The St. Vincent and the Grenadines Rugby Union (SVGRU) came into existence on Sunday 18 January 1998, when the first game of touch rugby was played at the Sion Hill playing field using four traffic cones as pitch markers.

It all came about following a chance conversation. This stimulated an expatriate Englishman, John Townend, to return form his Christmas vacation in 1997 with plenty of enthusiasm and two rugby balls. John Townend contacted two Antipodean expatriates: Kelly Glass, a highly accomplished rugby player from South Island, New Zealand, and Geoff Hyde, an Australian tourism adviser, suggesting a game of touch rugby the following Sunday morning. There were seven players at the first game: Carver Alexander, Ernst De Freitas, Kelly Glass, Kirk Hobson-Garcia, Geoff Hyde, John Townend and Delon Williams, a local Rastafarian who later became known as “Speedy”.

After playing for two hours, the group retired to Villa Beach with a crate of beer, to re-hydrate (any excuse would do) and to soothe aching muscles in the sea. Rugby had been introduced to St. Vincent.

From the early days there was an interest from girls, who took an instant liking to the idea of “touch” rugby. The games then continued every Sunday, and it was soon found that between Kirk, Kelly, Andrew, and Scott Hadley that there were already some players on the island. In addition, they were able to attract other good players, namely Derek Hadley who was visiting from Australia and Father Pope Faifal from Samoa, working with the Catholic mission. In terms of the girls, Jackie De Freitas soon joined, together with some Canadian volunteers, namely Janice Madill and Lisa Lilajehto. One other girl who was to become a big favourite was Loretta “Hot Lips” Skrok. She became notorious for her trick of taking a swig of strong rum and “flame throwing” at parties. Peace Corps Volunteers Becky Buster and Maria Caluag also became great team members. The local ranks were swelled by the contribution of Lorna “Turbo” Williams from Overland in the Carib community, Delia King from Calliaqua and Yvonne Bakker from Kingstown.

In the early days they were definitely seen as an expatriate group of Americans, Australians, British, Canadians, New Zealanders, Trinidadians, Samoans, and a few Vincentians. Rugby was definitely perceived as a white man's sport and a relatively rough game at that. It was soon expanded to playing on Wednesday afternoons as the numbers rose and transferred Sunday practices to Saturday. Despite the expatriate character it was the Vincentians, notably Andrew Hadley and Jackie De Freitas who took the early lead in developing the club, with help from Geoff Hyde.

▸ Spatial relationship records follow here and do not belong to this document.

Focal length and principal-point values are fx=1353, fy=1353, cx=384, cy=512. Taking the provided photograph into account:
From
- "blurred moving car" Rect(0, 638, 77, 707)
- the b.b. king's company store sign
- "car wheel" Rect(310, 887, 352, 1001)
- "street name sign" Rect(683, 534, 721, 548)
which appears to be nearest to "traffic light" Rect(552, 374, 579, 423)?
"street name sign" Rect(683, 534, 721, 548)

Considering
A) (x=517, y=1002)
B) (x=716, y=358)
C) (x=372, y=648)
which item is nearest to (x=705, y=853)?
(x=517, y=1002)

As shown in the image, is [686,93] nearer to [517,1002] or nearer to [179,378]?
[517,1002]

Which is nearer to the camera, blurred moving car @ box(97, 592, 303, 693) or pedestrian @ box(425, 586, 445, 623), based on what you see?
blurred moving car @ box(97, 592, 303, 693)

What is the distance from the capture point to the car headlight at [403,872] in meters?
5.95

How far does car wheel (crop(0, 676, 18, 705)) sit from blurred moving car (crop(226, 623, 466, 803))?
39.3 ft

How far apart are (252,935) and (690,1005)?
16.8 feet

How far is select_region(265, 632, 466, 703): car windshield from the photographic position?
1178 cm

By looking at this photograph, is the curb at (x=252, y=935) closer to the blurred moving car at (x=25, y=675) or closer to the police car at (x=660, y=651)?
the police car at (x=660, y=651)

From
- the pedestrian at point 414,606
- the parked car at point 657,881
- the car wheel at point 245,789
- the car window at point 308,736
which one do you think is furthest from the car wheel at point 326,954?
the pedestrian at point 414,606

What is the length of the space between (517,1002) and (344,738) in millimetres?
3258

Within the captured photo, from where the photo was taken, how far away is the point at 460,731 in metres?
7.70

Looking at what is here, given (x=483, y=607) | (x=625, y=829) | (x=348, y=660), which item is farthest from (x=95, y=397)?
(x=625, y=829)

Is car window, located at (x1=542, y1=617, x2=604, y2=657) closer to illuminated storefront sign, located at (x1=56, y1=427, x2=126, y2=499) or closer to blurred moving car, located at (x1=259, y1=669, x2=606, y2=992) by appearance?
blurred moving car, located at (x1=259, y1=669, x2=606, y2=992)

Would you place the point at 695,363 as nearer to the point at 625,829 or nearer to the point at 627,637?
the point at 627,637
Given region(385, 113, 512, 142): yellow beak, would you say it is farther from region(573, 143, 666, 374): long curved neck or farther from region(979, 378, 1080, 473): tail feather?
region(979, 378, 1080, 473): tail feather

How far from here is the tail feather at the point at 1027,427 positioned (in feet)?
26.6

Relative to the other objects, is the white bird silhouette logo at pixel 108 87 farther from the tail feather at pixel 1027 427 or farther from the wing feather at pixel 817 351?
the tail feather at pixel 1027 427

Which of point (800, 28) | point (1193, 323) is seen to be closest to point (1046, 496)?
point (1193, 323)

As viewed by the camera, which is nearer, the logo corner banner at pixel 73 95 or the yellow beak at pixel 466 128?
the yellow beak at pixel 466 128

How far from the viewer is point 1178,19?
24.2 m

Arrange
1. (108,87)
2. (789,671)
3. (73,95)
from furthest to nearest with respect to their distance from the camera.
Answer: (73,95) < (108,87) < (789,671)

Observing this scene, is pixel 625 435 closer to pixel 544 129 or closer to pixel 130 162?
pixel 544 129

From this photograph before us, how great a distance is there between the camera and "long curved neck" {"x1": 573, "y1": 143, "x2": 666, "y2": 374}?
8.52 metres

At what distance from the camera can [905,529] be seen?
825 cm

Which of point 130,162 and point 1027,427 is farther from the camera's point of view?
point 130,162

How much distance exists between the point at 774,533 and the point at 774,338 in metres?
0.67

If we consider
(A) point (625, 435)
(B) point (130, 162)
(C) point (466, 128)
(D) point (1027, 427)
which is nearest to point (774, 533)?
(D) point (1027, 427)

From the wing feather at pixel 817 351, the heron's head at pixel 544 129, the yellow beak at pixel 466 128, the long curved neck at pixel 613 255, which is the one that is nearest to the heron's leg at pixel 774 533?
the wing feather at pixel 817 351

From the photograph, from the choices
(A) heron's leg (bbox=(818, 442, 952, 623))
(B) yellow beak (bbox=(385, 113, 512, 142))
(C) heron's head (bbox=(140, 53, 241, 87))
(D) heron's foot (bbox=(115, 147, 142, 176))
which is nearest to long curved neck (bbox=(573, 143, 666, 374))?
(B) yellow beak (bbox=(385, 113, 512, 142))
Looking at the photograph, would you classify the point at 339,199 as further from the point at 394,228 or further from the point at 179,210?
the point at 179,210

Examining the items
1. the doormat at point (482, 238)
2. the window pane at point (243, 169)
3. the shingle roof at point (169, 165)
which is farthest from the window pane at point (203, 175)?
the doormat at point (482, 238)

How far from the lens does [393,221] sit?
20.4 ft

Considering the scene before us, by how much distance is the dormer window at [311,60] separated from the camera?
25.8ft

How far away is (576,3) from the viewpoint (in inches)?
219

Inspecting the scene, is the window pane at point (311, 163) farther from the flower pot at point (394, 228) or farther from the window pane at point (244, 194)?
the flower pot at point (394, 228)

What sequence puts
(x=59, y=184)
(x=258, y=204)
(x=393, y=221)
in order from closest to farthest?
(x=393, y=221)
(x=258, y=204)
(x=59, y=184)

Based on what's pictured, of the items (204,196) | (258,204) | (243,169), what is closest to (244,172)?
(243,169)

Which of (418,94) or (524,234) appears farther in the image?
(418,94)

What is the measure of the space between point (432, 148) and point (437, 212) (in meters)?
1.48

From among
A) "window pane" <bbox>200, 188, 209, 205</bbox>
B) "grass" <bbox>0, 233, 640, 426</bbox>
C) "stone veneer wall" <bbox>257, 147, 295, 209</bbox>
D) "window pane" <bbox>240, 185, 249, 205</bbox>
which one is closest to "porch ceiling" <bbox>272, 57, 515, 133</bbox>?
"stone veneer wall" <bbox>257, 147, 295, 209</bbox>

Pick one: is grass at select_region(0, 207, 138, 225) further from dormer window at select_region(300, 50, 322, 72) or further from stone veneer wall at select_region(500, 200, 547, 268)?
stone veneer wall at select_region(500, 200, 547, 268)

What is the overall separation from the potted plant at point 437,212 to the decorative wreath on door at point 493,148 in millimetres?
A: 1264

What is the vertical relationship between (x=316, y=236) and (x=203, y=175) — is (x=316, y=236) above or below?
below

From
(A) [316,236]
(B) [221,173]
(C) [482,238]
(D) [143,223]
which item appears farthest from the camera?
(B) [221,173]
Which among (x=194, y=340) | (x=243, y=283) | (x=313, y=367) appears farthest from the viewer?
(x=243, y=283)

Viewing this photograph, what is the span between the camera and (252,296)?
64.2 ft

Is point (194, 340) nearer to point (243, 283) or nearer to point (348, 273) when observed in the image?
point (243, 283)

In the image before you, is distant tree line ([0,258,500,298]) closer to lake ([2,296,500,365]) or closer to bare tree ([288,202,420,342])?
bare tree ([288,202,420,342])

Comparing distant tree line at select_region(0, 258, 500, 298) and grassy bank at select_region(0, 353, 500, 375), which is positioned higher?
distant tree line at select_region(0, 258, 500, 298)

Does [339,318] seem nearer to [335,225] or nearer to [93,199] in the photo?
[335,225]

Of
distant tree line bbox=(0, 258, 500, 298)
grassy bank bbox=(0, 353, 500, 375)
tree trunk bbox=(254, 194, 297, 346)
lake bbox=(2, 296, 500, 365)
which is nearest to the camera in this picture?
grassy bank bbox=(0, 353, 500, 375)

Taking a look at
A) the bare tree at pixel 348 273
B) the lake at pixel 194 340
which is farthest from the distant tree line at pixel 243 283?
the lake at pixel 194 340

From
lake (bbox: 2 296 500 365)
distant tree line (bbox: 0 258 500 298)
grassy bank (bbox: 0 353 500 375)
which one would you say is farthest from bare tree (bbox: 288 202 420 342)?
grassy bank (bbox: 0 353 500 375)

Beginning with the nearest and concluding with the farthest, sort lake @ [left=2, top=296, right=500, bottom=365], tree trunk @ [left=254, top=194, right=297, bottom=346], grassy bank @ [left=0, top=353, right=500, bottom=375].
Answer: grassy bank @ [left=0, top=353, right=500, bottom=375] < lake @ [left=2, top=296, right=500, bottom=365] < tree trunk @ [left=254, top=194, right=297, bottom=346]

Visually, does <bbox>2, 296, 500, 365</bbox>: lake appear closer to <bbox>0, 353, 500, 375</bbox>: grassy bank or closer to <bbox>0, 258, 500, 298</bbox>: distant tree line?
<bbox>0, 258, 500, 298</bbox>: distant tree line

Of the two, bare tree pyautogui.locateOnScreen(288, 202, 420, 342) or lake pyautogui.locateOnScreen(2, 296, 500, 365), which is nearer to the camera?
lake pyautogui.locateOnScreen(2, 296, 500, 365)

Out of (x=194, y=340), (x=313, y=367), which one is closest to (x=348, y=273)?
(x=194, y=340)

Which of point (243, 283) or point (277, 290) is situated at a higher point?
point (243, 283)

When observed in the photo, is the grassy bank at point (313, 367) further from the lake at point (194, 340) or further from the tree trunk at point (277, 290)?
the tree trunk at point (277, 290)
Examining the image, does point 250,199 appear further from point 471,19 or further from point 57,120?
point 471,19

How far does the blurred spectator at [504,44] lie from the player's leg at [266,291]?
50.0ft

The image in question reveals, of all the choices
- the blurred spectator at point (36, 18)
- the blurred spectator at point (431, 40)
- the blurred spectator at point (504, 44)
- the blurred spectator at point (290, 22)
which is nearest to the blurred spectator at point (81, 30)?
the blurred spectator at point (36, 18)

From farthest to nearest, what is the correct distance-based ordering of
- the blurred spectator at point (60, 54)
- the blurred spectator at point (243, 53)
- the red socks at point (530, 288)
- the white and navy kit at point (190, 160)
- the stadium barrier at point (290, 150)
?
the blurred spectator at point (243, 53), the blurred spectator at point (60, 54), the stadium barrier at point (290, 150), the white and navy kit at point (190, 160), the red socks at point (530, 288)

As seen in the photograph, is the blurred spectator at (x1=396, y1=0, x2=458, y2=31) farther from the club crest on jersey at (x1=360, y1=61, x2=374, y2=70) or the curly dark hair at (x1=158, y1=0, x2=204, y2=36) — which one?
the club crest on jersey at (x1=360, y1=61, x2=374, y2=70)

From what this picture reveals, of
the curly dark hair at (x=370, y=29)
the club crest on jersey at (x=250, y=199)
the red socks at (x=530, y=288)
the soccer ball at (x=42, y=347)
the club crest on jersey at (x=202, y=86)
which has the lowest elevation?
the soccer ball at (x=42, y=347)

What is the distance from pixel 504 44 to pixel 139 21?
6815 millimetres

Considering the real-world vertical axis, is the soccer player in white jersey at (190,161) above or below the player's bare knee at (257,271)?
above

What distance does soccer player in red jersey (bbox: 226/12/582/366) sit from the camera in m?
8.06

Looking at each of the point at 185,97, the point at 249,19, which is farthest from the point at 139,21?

SVG Rugby has a significant history of developing home grown talent. In the amateur era the female structure was highly successful, producing a large number of first team players and internationals. In the transition to the professional era it was recognized that a clear development program was needed to develop “complete” players capable of playing professional rugby at the highest level. A key difference between amateur and professional rugby is the physical demands placed on players.

They decided to call the team Amazona Guildingii after the rare and graceful Vincentian parrot, and selected the national colours of green, yellow and blue for their jerseys and shorts. Soon afterwards those that could afford it, purchased their own uniforms. Their motto is to "Strive to excellence and keep on striving til the end."

==Matches and results==
The first game ever played was against the British Royal Navy destroyer , on 8 February 1998. The game was won by the home side.

Saint Vincent and the Grenadines attempted to qualify for the 2007 Rugby World Cup in France, playing the first match of the Americas qualifying tournament. They played a preliminary qualifier against Saint Lucia in May 2005. The winner would progress to the South Pool of Round 1a, however, Saint Lucia won the match 36-25.

On March 29, 2008, Saint Vincent was defeated by Mexico 47-7 in a pre-qualifier for the right to enter the NAWIRA region qualifying process for Rugby World Cup 2011.

==World Cup record==
- 1987 – No qualifying tournament held
- 1991–2003 – Did not enter
- 2007 – Did not qualify
- 2011 – Did not qualify
- 2015 – Did not qualify
- 2019 – Did not qualify

==Record==

Below is a table of the representative rugby matches played by a Saint Vincent and the Grenadines national XV at test level up until 30 May 2026, updated after match with .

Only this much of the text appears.